### Aufgabe 1
Für welche Einrichtung zeigt das Projekt laut dem Textabschnitt über transformative Wissenschaft Wege auf, sich zu einem transformativen Institut weiterzuentwickeln?
### Aufgabe 2
Gib aus dem Textabschnitt über transformative Wissenschaft den Wortlaut von „In dem Konzept“ bis einschließlich „Entwicklung bewusst mitgestaltet.“ unverändert wieder.

**** Ausgewählter Textabschnitt ****

Ziel des Projektes ist es daher, ausgewählte Methoden der Geistes-, Sozial- und Kulturwissenschaften für den Wissens- und Technologietransfer nutzbar zu machen und zu prüfen, wie sich akademische Institutionen organisational weiterentwickeln müssen, um bestenfalls von einseitigen Transfers getrennter Systeme zu einer Integration von Wissensbeständen zu kommen.

 

Organisationaler Wandel und die Institutionalisierung transformativer Wissenschaft

In dem Konzept der transformativen Wissenschaft wird Wissenschaft als System in ihrer Rolle als Gestalterin der Wissensgesellschaft und des gesellschaftlichen Wandels in die Verantwortung genommen. Sie hat damit nicht nur Anteil an der Erforschung gesellschaftlichen Wandels (Transformationswissenschaft), sondern bringt in akademischen Institutionen generiertes Wissen aktiv in gesellschaftliche Veränderungsprozesse ein (transformative Wissenschaft). Das Konzept der transformativen Wissenschaft (Schneidewind & Singer-Brodowski 2014)* will dabei auf die veränderten Anforderungen an Wissenschaft reagieren, indem sie verstärkt mit gesellschaftlichen Akteuren zusammenarbeitet, ihre analytischen wie auch reflexiven Kapazitäten (Göpel 2016)* in Veränderungsprozesse einbringt und somit gesellschaftliche Entwicklung bewusst mitgestaltet.

Dieses Vorhaben stellt besondere Anforderungen an die Wandlungskapazität der Wissenschaft: Sie muss ihre Institutionen und ihre Kultur der Wissensproduktion und Reproduktion an ihre nun wesentlich aktivere Rolle in der Gesellschaft anpassen.

In dem Projekt untersuchen wir daher die Frage, wie Institute in bestehenden akademischen Strukturen beschaffen sein müssen, um dauerhaft transformativ wirksam zu sein. Praktisch setzen wir dies um, indem wir für den KIT Innovation HUB „Prävention im Bauwesen“ Wege aufzeigen, sich zu einem transformativen Institut weiterzuentwickeln.

 

Möglichkeiten transformativer Wissenschaft auf drei Betrachtungsebenen

Für die Anwendung ausgewählter Methoden für den Wissens- und Technologietransfer betrachtet TRANSFORM institutionelle Strukturen von drei Betrachtungsebenen:

Ebene Institution: Auf dieser Ebene werden institutionelle Strukturen betrachtet und erdacht, die Interdisziplinarität und Transdisziplinarität mit dem Ziel der transformativen Wirksamkeit nicht nur inhaltlich und methodisch, sondern auch institutionell umsetzen.

Ebene Mensch: Hier stehen die handelnden, forschenden, kommunizierenden und interagierenden Personen, vor allem junge Wissenschaftler, deren Kompetenz- und Personalentwicklung im Zentrum der Betrachtung.

Ebene Umwelt: Diese Ebene betrachtet Personen, Personengruppen und Organisationen, die außerhalb der Ebene Institution (Hochschule, Universität, Forschungseinrichtung) stehen. Neue Selbstverständnisse und institutionelle Strukturen sowie neue Formen der Resonanz mit der Umwelt sollen dahingehend einen erhöhten transformativen Einfluss akademischer Wissensproduktion nach sich ziehen können.

**** Aufgeführte Einträge ****

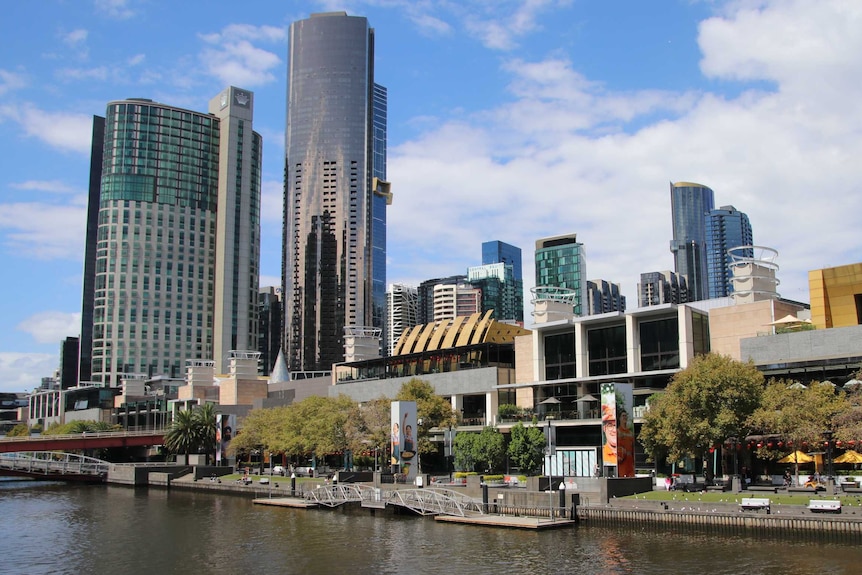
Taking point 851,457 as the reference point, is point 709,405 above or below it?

****
**** Aufgeführte Einträge ****

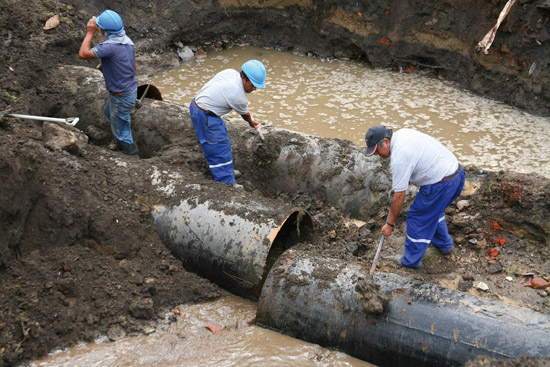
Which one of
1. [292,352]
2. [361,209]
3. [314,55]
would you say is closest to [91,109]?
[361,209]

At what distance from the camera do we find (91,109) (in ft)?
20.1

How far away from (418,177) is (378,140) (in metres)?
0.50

****
**** Aufgeführte Einträge ****

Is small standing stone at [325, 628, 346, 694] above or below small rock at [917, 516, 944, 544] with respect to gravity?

****

### Ergebnis 1
Für den KIT Innovation HUB „Prävention im Bauwesen“.

### Ergebnis 2
In dem Konzept der transformativen Wissenschaft wird Wissenschaft als System in ihrer Rolle als Gestalterin der Wissensgesellschaft und des gesellschaftlichen Wandels in die Verantwortung genommen. Sie hat damit nicht nur Anteil an der Erforschung gesellschaftlichen Wandels (Transformationswissenschaft), sondern bringt in akademischen Institutionen generiertes Wissen aktiv in gesellschaftliche Veränderungsprozesse ein (transformative Wissenschaft). Das Konzept der transformativen Wissenschaft (Schneidewind & Singer-Brodowski 2014)* will dabei auf die veränderten Anforderungen an Wissenschaft reagieren, indem sie verstärkt mit gesellschaftlichen Akteuren zusammenarbeitet, ihre analytischen wie auch reflexiven Kapazitäten (Göpel 2016)* in Veränderungsprozesse einbringt und somit gesellschaftliche Entwicklung bewusst mitgestaltet.